_PAGE EXCERPT:_

Phone etiquette is so important, it perhaps supercedes even the script itself.
The following is a sample script that we have used in our office:
“Hello, Mr. or Mrs.____________, my name is Jane and I am calling from Dr. Walker’s office, Walker Chiropractic. How are you today? The reason for my call is that Dr. Walker is having an offer for patients suffering from back, neck and shoulder pain, pain in the arms or legs, and headaches (etc.). Do you or anyone you know suffer from any of these symptoms?”
If “yes”: The telemarketer can go into greater detail regarding the prospective patients’ problems, and inform them about any promotional offers your office might be having at the time. If patients are interested in setting an appointment, they are scheduled into pre-arranged blocks of time the doctor has available, and given directions to the office. Interested patients are then sent out a confirmation letter with an office brochure and other pertinent information about their first visit or about the office. All appointments are confirmed the night before the scheduled appointment.
If “no”: The telemarketers thank the people for their time and ask them to keep your office in mind should they need a chiropractor in the future. We have had several patients call us back months later to schedule an appointment, so it is important for the telemarketers to retain rapport at all times.

Stored data entries:
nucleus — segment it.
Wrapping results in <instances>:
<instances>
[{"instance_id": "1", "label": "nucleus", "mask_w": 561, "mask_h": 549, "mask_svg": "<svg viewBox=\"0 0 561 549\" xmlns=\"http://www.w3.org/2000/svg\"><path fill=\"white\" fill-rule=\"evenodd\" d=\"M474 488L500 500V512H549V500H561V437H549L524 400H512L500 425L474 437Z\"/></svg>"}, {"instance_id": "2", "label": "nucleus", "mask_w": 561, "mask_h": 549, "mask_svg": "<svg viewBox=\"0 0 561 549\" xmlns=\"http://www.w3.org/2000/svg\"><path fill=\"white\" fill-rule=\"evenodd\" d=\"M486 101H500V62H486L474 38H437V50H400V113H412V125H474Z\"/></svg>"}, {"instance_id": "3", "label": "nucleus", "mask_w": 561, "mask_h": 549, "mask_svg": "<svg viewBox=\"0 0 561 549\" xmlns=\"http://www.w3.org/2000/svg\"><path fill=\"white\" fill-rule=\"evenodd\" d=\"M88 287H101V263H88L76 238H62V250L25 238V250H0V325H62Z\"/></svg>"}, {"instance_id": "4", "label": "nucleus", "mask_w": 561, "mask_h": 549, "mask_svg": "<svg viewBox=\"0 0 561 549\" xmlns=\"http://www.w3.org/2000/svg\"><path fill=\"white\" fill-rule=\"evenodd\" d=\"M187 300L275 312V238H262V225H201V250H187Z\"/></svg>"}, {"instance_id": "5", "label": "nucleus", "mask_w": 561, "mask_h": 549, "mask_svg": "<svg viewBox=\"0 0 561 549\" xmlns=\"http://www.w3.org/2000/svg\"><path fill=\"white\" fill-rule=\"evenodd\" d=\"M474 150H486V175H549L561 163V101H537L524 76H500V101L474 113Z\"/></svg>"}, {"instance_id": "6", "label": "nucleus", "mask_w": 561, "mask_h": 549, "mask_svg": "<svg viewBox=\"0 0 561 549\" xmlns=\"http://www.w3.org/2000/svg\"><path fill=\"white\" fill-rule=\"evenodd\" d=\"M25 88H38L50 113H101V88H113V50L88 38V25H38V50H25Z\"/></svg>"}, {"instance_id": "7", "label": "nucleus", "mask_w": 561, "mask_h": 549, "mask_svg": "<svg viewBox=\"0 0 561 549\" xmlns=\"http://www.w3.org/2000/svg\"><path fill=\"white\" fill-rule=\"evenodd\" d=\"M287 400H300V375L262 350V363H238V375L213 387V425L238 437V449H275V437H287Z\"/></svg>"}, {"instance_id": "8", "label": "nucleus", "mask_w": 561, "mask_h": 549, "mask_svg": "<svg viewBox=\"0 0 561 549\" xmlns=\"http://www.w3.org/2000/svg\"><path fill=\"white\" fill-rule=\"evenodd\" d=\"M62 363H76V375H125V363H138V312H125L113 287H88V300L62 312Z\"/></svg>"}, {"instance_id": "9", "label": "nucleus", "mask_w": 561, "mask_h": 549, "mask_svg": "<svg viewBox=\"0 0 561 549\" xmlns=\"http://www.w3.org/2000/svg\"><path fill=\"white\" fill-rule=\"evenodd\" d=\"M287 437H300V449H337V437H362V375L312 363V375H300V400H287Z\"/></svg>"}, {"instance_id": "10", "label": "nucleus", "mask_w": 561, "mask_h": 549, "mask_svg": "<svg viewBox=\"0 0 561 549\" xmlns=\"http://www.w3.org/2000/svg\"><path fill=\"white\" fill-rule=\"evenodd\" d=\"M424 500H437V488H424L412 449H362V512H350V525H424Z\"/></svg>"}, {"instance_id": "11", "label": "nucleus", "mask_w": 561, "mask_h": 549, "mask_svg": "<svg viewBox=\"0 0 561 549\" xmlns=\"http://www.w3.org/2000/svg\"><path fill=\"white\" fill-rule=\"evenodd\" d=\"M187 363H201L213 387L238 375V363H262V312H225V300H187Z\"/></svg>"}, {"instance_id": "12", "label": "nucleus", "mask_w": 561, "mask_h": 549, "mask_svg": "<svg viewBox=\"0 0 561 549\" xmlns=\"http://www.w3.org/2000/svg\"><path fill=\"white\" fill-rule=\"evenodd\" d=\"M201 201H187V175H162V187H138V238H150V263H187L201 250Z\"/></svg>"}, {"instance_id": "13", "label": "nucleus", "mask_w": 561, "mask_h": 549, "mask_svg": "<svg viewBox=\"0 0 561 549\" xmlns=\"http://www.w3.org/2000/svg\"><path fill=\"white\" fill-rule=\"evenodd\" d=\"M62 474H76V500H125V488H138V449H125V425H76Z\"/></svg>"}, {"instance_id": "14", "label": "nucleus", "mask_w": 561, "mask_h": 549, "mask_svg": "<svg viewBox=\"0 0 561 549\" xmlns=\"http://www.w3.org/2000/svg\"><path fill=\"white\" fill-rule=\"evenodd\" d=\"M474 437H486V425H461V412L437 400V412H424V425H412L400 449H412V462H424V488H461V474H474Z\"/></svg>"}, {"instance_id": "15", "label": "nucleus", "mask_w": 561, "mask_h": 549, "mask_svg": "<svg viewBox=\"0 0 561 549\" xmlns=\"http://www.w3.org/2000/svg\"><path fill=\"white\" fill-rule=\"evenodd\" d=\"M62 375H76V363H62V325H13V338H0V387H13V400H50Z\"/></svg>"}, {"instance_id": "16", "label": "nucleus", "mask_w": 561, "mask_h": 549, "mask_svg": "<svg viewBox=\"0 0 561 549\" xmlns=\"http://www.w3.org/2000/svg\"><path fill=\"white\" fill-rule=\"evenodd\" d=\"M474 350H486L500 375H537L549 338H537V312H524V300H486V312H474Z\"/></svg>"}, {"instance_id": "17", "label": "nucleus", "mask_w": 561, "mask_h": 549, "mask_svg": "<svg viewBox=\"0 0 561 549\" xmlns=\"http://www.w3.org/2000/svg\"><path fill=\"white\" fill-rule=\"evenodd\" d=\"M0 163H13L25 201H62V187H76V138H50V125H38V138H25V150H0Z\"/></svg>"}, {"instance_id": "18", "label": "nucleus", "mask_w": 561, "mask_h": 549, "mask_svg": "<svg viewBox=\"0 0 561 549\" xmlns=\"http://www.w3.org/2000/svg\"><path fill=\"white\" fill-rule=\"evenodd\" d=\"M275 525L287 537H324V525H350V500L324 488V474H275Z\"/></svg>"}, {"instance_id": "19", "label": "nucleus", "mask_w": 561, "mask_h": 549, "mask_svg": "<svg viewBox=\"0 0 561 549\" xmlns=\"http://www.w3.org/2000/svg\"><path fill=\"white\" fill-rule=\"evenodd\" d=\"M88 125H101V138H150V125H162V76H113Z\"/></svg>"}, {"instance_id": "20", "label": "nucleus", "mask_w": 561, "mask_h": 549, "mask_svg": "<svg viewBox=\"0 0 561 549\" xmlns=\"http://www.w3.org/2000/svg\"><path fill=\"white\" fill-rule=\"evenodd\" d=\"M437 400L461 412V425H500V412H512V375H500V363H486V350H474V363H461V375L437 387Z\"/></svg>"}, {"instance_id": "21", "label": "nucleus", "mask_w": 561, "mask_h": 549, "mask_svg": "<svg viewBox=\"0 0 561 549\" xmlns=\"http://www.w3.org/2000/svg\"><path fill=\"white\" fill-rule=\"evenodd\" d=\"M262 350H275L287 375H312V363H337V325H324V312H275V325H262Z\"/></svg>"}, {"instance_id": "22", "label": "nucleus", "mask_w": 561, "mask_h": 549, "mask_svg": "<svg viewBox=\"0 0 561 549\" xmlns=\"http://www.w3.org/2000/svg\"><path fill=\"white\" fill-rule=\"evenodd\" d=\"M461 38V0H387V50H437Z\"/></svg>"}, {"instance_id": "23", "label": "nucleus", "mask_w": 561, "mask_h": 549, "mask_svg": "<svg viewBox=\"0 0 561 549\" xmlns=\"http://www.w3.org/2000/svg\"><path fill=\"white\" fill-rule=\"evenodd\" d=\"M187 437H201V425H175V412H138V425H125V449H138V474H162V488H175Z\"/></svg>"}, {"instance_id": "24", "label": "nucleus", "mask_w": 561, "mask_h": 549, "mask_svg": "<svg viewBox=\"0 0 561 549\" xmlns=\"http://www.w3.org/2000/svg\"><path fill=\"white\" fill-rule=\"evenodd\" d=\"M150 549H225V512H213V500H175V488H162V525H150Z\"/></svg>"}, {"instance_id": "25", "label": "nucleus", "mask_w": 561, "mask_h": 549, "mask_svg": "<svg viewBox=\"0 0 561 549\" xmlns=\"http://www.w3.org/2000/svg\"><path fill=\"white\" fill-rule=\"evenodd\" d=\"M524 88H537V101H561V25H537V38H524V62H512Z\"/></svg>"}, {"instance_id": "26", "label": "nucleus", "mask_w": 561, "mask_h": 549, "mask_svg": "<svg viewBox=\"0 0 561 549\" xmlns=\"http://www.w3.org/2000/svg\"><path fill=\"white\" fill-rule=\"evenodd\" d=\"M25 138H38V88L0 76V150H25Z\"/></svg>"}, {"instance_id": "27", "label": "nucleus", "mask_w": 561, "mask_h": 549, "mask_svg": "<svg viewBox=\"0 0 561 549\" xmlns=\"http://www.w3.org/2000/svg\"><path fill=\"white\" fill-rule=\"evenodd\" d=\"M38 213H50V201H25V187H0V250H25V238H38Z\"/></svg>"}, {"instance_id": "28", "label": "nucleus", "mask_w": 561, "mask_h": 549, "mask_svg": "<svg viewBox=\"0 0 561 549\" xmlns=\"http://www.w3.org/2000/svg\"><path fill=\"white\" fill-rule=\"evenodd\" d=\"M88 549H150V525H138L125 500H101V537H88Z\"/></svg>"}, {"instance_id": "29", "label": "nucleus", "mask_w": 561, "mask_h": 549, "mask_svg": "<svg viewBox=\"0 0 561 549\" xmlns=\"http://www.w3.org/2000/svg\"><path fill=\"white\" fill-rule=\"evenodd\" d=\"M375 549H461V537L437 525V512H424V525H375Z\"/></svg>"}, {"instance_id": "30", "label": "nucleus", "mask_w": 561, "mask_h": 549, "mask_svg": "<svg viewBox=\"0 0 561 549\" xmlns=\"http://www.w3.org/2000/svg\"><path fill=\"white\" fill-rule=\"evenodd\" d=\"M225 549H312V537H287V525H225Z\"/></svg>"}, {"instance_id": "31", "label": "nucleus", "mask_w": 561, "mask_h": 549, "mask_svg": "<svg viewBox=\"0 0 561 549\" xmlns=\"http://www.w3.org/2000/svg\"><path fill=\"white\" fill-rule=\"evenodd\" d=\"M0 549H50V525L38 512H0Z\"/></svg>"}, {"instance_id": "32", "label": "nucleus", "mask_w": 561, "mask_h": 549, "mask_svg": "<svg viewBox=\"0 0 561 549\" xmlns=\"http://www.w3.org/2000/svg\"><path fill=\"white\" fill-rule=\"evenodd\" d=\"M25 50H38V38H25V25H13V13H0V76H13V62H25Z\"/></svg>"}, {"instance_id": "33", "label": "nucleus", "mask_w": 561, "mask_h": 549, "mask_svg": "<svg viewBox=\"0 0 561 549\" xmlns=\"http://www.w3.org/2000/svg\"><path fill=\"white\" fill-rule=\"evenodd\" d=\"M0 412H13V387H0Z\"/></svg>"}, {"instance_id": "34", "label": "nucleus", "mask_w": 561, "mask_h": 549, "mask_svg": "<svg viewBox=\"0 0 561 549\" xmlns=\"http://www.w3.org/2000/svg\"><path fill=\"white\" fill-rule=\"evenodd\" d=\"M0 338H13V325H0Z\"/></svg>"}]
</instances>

_ABOUT THIS EXERCISE:_
Extend the passage on chiropractic office telemarketing, picking up right after its last sentence. None of the stored data entries is needed here.

_RESPONSE TO THIS EXERCISE:_
If “not right now”: The telemarketers should find out why these prospective patients may be interested later but not now. Usually, their reasons include vacation, a new job, they might be getting insurance soon, and the list goes on and on. These patients are placed in a “call back” box and re-contacted at a more appropriate time. If the prospective patients request more information, they are mailed the same materials as the patients who make appointments, excluding the confirmation letter.
You should modify the script periodically. This keeps the telemarketing office working on fresh material, and it’s a great way to promote office anniversaries, patient appreciation days, and patient reactivations. Although your script may change, the basic procedure and follow-up will always remain the same. The keys to a successful telemarketing plan are follow-up and respectful persistence. Patients who do not arrive for their scheduled appointments are called the same day to reschedule, but are never rescheduled more than two times. Follow-up on “call-backs” is also very important, as some prospective patients may be very interested at a later date.
How do you know if telemarketing is worth the investment? Statistics will give the answer. Figure your case average for each patient and how many new patients are required to meet your monthly investment for the telemarketing plan.
Experts generally recommend a four-to-one return on your investment, but you should evaluate the potential return against the additional overhead. Our two marketers typically book one appointment per seven to eight phone contacts, 42 appointments per 35-hour work week, and have 12 new patients show up per week. Our office manages to retain 65% of those patients on average. Be sure to track your statistics and chart the retention and case averages of your telemarketing patients to continually evaluate the efficacy and cost-efficiency of your plan.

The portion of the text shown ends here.